Très à la mode ces derniers temps, le récit à la première personne a été aussi une des marques de fabrique d’Agnès  Varda. Au début, dans Documenteur, elle met en scène sa vie à Los Angeles avec son fils Mathieu Demy en faisant interpréter son personnage par sa monteuse, Sabine Mamou. L’arrivée de Jane Birkin dans son univers fera sauter ses dernières pudeurs à se montrer et elle apparait dans Jane B. par Agnès V.. Mais c’est véritablement avec Les Glaneurs et la glaneuse qu’elle complète son personnage cinématographique.
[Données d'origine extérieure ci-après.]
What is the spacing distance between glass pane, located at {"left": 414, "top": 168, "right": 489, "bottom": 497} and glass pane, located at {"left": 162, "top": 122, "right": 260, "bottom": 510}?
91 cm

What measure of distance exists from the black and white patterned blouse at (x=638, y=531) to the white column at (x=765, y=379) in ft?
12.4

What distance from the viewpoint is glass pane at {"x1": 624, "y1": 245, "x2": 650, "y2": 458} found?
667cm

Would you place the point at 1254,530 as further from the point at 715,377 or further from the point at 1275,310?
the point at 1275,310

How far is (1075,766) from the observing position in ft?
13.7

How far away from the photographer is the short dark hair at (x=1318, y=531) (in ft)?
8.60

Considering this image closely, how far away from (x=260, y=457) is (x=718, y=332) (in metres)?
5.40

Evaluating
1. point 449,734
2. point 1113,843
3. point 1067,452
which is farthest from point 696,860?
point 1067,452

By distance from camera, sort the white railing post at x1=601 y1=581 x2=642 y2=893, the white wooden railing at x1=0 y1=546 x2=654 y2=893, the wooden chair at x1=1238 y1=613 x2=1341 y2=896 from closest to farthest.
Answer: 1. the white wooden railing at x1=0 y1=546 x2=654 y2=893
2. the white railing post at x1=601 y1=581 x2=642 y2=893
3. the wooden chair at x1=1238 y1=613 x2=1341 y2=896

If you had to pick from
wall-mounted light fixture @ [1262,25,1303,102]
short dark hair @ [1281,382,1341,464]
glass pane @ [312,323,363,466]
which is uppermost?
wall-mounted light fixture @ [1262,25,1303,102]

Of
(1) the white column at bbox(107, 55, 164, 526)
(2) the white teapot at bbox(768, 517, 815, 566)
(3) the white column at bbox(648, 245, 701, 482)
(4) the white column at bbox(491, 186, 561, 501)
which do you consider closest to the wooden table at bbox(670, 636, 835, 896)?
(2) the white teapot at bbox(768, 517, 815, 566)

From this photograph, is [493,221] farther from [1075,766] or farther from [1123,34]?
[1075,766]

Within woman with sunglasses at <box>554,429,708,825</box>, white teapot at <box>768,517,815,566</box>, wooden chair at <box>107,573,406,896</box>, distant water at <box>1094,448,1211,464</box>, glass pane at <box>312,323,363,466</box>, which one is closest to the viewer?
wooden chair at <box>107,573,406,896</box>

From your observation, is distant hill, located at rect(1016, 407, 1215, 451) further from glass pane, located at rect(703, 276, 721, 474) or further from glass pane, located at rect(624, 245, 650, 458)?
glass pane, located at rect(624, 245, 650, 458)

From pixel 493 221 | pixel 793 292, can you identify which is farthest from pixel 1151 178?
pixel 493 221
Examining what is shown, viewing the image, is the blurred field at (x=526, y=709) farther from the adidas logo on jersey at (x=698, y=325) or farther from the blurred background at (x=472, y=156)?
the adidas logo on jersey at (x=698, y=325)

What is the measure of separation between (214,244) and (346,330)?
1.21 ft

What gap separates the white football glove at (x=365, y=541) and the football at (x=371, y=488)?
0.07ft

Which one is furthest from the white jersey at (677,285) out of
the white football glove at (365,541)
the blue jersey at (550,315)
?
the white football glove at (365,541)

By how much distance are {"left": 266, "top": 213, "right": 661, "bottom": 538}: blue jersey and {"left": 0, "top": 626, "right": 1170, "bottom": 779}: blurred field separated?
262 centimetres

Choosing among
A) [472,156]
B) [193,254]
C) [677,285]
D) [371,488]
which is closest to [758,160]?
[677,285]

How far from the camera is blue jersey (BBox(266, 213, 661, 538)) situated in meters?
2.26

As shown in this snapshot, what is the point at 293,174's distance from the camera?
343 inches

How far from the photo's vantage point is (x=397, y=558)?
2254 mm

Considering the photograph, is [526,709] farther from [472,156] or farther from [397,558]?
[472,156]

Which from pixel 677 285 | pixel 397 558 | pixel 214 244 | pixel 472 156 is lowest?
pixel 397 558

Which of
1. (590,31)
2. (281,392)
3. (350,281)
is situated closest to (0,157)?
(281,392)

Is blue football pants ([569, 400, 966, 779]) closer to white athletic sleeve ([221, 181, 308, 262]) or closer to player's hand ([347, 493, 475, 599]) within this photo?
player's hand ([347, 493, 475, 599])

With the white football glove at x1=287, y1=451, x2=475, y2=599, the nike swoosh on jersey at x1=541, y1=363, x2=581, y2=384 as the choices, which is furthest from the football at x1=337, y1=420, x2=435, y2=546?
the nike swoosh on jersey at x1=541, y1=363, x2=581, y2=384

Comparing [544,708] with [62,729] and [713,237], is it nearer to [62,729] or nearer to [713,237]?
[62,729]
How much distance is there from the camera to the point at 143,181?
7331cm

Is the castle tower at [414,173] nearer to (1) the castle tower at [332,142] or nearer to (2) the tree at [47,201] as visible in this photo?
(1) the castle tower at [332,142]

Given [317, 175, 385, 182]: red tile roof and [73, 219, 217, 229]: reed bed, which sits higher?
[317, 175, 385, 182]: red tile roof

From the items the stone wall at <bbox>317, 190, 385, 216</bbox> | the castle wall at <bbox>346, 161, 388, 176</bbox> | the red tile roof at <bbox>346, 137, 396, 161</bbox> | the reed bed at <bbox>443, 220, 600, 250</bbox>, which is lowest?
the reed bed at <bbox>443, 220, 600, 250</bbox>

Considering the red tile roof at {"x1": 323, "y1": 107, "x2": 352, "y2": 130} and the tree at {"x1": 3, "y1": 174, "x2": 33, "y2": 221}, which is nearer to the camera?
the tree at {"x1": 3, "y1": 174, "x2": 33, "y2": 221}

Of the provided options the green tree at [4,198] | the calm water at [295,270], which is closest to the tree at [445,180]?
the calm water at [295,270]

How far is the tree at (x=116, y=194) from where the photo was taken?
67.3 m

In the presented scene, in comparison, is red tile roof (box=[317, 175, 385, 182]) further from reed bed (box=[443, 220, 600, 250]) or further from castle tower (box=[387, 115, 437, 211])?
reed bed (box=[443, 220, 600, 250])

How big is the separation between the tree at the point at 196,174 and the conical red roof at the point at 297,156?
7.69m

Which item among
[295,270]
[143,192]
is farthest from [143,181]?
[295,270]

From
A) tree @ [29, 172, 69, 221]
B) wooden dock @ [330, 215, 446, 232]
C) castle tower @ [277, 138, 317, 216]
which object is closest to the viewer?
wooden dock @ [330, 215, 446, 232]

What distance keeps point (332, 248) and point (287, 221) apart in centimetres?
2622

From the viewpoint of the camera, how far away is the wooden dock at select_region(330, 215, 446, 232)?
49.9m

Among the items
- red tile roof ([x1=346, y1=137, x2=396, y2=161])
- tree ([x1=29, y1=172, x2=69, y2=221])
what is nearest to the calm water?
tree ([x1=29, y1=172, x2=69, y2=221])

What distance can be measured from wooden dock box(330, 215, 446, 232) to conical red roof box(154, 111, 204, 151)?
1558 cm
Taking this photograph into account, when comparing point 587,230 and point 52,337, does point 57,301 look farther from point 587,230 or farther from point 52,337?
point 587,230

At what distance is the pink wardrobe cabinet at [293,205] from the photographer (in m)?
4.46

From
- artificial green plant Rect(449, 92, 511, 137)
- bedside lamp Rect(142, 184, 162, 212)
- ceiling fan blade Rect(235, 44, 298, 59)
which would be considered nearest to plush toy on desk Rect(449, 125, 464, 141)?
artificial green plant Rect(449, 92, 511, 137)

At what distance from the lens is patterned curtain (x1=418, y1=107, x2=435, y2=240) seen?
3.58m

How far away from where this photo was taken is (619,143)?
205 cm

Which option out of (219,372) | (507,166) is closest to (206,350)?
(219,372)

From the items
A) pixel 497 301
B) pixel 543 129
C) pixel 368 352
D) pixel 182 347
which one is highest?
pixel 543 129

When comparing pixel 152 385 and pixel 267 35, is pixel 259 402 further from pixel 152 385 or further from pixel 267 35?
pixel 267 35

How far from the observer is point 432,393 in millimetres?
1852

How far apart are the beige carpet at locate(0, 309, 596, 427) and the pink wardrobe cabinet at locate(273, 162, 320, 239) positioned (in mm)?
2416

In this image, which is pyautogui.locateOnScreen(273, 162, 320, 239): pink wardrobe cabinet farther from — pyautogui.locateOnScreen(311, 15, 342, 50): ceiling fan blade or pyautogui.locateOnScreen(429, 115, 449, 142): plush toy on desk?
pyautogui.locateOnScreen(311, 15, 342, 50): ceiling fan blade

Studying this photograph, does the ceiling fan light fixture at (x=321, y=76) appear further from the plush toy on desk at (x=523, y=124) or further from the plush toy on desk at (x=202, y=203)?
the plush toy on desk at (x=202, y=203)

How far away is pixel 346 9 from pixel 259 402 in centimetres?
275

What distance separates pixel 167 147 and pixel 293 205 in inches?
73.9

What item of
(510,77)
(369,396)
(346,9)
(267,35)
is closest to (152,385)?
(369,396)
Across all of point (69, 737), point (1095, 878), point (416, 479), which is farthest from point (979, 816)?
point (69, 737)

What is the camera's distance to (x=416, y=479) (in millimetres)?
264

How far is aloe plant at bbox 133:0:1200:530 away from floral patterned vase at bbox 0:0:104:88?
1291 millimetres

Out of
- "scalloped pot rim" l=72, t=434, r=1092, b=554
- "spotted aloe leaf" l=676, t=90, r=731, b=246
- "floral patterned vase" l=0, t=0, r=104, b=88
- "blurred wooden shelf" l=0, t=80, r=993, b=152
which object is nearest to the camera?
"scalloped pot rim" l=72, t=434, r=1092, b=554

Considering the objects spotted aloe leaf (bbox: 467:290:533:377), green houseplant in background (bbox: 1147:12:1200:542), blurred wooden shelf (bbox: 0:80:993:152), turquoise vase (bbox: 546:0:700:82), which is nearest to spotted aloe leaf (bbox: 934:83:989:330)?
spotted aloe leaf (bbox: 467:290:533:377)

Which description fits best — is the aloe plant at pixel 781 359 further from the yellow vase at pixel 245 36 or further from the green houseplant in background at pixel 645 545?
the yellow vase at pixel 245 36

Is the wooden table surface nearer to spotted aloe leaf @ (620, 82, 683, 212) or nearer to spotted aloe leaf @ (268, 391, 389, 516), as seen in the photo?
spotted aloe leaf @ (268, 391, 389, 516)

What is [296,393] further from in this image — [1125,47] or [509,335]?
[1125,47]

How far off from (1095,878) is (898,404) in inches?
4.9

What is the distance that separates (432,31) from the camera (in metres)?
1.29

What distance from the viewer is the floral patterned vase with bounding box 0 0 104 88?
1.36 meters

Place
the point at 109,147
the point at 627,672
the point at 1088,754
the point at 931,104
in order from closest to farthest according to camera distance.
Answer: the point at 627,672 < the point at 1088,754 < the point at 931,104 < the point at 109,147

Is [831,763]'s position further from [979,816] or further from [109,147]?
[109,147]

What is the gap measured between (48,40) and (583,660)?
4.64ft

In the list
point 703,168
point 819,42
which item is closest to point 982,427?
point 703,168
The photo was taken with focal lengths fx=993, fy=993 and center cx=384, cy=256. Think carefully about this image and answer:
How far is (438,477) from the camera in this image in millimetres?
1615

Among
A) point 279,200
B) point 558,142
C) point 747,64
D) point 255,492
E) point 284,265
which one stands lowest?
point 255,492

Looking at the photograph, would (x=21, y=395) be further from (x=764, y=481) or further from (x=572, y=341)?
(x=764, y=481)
Tel Charlot et son chapeau melon, la réalisatrice adopte la coupe au bol multicolore et balade sa silhouette malicieuse en racontant sa vie (ou une partie. Ainsi, elle met en place une autofiction créative avec Les plages d’Agnès, Visages Villages ou dernièrement Varda par Agnès. Son sujet de documentaire ultime aura été elle-même. Elle nous lègue sa vision pour l’éternité.